STATED PROBLEM 1: In the listing, substitute "distance from the camera" for "camera distance" in the stretch from the line containing "If ordering by" through the line containing "(x=104, y=149) →". Give back only those lines, with everything else unchanged.

SOURCE EXCERPT:
↓↓↓
Note

You can click here to run the Jupyter notebook locally.

Export and Load Relax Executables

This tutorial walks through exporting a compiled Relax module to a shared object, loading it back into the TVM runtime, and running the result either interactively or from a standalone script. This tutorial demonstrates how to turn Relax (or imported PyTorch / ONNX) programs into deployable artifacts using tvm.relax APIs.

Note

This tutorial uses PyTorch as the source format, but the export/load workflow is the same for ONNX models. For ONNX, use from_onnx(model, keep_params_in_input=True) instead of from_exported_program(), then follow the same steps for building, exporting, and loading.

Introduction

TVM builds Relax programs into tvm.runtime.Executable objects. These contain VM bytecode, compiled kernels, and constants. By exporting the executable with export_library(), you obtain a shared library (for example .so on Linux) that can be shipped to another machine, uploaded via RPC, or loaded back later with the TVM runtime. This tutorial shows the exact steps end-to-end and explains what files are produced along the way.

import os
from pathlib import Path

try:
    import torch
    from torch.export import export
except ImportError:  # pragma: no cover
    torch = None  # type: ignore

Prepare a Torch MLP and Convert to Relax

We start with a small PyTorch MLP so the example remains lightweight. The model is exported to a torch.export.ExportedProgram and then translated into a Relax IRModule.
↑↑↑
Entries on spatial positioning:
↓↓↓
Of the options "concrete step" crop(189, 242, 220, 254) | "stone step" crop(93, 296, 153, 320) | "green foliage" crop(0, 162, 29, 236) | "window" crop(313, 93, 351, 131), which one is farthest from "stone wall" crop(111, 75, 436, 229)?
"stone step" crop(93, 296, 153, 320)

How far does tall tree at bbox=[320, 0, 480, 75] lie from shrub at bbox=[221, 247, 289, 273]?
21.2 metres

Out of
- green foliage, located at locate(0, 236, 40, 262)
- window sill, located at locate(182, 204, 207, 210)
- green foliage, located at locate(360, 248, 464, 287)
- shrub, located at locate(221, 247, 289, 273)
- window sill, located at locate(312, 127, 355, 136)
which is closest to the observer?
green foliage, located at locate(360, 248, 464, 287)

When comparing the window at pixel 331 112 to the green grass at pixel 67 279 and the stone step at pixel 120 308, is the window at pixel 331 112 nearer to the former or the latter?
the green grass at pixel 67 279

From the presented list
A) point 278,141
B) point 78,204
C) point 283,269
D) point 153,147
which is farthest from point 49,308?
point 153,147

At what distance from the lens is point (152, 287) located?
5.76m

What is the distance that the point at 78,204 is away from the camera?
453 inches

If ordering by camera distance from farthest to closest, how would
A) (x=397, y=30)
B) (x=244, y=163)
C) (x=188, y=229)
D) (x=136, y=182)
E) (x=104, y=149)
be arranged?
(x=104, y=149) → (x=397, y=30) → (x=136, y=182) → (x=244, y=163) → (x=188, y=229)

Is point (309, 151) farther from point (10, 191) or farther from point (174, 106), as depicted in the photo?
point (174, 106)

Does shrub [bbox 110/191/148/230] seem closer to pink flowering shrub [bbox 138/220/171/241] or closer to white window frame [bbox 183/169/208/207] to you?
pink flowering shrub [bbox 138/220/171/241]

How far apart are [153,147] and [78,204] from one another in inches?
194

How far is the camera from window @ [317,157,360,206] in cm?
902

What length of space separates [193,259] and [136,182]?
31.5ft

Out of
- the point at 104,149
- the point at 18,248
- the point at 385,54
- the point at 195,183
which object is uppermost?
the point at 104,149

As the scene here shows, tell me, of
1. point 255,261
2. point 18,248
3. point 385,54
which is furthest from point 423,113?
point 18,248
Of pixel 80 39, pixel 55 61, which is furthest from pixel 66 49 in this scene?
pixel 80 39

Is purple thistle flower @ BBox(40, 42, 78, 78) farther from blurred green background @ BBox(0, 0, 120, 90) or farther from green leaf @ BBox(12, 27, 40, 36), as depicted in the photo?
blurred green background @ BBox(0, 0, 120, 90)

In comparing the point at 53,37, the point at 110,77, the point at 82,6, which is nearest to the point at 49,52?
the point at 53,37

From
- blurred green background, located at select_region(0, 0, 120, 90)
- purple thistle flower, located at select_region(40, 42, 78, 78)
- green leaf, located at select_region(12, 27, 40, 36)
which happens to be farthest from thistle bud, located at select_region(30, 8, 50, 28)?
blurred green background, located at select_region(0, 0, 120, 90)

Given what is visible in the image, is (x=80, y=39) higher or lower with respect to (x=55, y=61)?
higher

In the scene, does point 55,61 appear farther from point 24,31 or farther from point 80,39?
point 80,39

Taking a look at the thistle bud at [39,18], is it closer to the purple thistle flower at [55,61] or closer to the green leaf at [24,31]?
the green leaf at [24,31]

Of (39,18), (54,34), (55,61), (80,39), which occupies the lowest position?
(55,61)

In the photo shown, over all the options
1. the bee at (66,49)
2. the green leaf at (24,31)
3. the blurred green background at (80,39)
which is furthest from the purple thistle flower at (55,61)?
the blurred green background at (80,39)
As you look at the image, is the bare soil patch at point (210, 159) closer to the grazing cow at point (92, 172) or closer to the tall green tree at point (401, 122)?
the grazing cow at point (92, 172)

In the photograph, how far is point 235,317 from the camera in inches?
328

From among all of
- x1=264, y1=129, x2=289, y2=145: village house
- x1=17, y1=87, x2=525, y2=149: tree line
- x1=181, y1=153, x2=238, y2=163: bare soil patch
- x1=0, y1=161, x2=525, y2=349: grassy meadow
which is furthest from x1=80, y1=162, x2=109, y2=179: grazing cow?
↑↑↑
STATED PROBLEM 2: Pick up the tutorial on exporting and loading Relax executables after its last sentence and continue it.

EXERCISE ANSWER 1:
If ordering by distance from the camera from farthest to closest, how would
A) (x=397, y=30)
B) (x=244, y=163)
C) (x=188, y=229)
D) (x=136, y=182)
E) (x=104, y=149)
be arranged?
(x=104, y=149) → (x=397, y=30) → (x=136, y=182) → (x=244, y=163) → (x=188, y=229)

EXERCISE ANSWER 2:
import tvm
from tvm import relax
from tvm.relax.frontend.torch import from_exported_program

# Check dependencies first
IS_IN_CI = os.getenv("CI", "").lower() == "true"
HAS_TORCH = torch is not None
RUN_EXAMPLE = HAS_TORCH and not IS_IN_CI


if HAS_TORCH:

    class TorchMLP(torch.nn.Module):
        def __init__(self) -> None:
            super().__init__()
            self.net = torch.nn.Sequential(
                torch.nn.Flatten(),
                torch.nn.Linear(28 * 28, 128),
                torch.nn.ReLU(),
                torch.nn.Linear(128, 10),
            )

        def forward(self, data: torch.Tensor) -> torch.Tensor:  # type: ignore[override]
            return self.net(data)

else:  # pragma: no cover
    TorchMLP = None  # type: ignore[misc, assignment]

if RUN_EXAMPLE:
    torch_model = TorchMLP().eval()
    example_args = (torch.randn(1, 1, 28, 28, dtype=torch.float32),)

    with torch.no_grad():
        exported_program = export(torch_model, example_args)

    mod = from_exported_program(exported_program, keep_params_as_input=True)

    # Separate model parameters so they can be bound later (or stored on disk).
    mod, params = relax.frontend.detach_params(mod)

    print("Imported Relax module:")
    mod.show()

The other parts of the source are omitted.